You’ve gone from a fully functioning homeowners association (HOA) board to a leadership group with a gaping vacancy. This hampers productivity, causes confusion, and at its worst, may create worry amongst your association members. But not to fret. HOA Board turnover happens. And if managed correctly, you can fill the opening and get back to business in short order. Below are some tips to help you through the process of filling an HOA Board vacancy.
Start with what you know.
Chances are, your first move will be defined by some information you already have on hand. Begin by checking your association’s governing documents and your state statutes – they may define how to fill an unexpected HOA board vacancy. How you go about appointing a new board member – and whether their term lasts the lifetime of the vacated board member’s term or until the next election – may be spelled out for you already. (For tips on hosting an election, read more here.)
Set high expectations for appointees.
Remember, you’re on the board because you understand the responsibility your position entails. And it’s not a position you take lightly. To that end, there’s no reason to go about appointing another member simply to fill a void. Your appointee should have the same dedication to service and sense of fiduciary responsibility that the duly elected board members do. In other words, this is not the time to put in a weak link – even if you do feel pressured to fill the open spot. If you take your time to vet the candidates and find the right appointee, it will save you immeasurable heartache in the future.
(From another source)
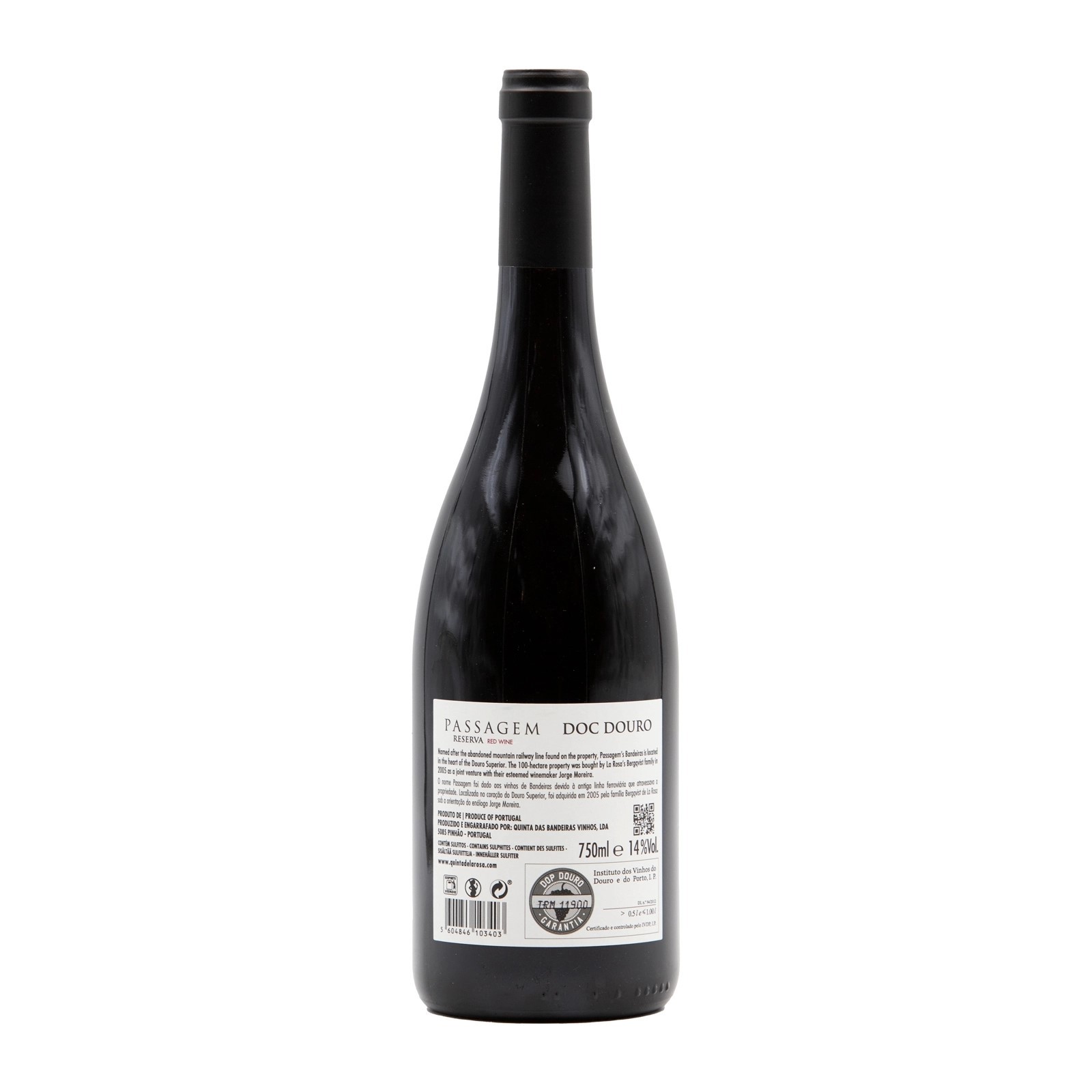 Passagem Reserve Rot 2023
Do you tell your community members about your board vacancy? In the interest of transparency, yes. But if community input will cause unrest or complications counter to the best interests of the association, you may wish to appoint someone with discretion. Yet in many cases, getting the community involved in the process can be a positive – by communicating the opening to your association, a great candidate may step up to take the role, or a member of your community might nominate someone who wouldn’t have come forth otherwise. Nutshell: you’ll need to carefully gauge the temperature of your specific community before determining how public to make the appointment process.
Timing is everything.
It’s a delicate balance: while you don’t want to rush through the appointment process (it could prevent you from properly vetting your candidate, or send the wrong message to your community), you don’t want to leave the spot vacant for too long. Short-term appointments – lasting three or four months – are a great way to “test drive” a new candidate. But if you have a meeting coming up soon, and the spot has just been vacated, be wary about hurrying up to appoint someone. This can create an air of secrecy or unfairness that will potentially create trouble in your community.
Make a Checklist
So what makes an ideal candidate? That depends on your community, your association culture, and the current needs of the board. Making a checklist of candidate requirements will help streamline your process. That way you can efficiently gauge each prospect’s qualifications based on a consistent set of criteria.
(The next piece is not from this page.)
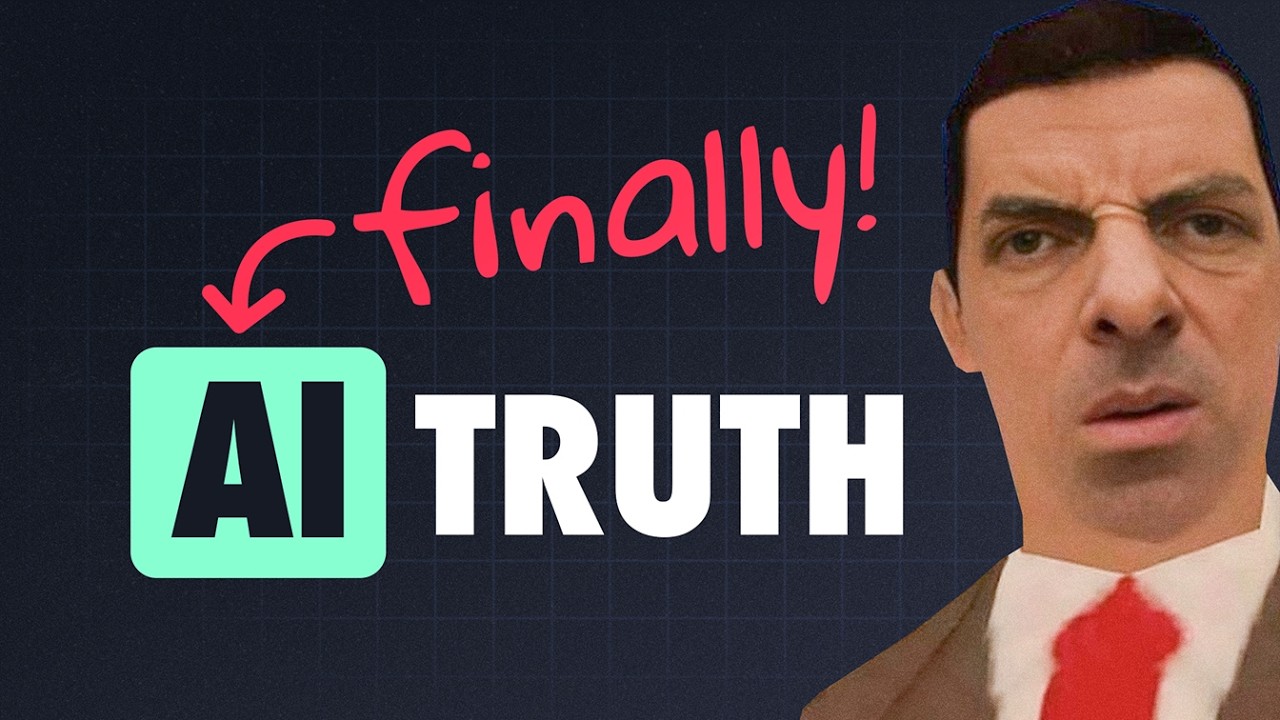 A big tech CEO finally said something honest...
Choose the best person for the job.
All too often, an appointment to a seat on the board is made because the new appointee is a friend. This is common, but it’s certainly not the best practice. Selecting an association member who has a genuine interest in serving, or who introduces a new skill set to the board, is the best way to go. Someone may immediately spring to mind, or you can look to individuals who ran for the position and lost the election by a narrow margin. With this kind of appointee, you have the comfort of knowing you’ll be working with someone who has a genuine interest in the job – and who is backed by a significant portion of your community.
While an HOA board vacancy can feel like it creates some complications, you can navigate your way through the process in a way that yields a quality appointee and a happy community. Just follow the steps we’ve outlined here.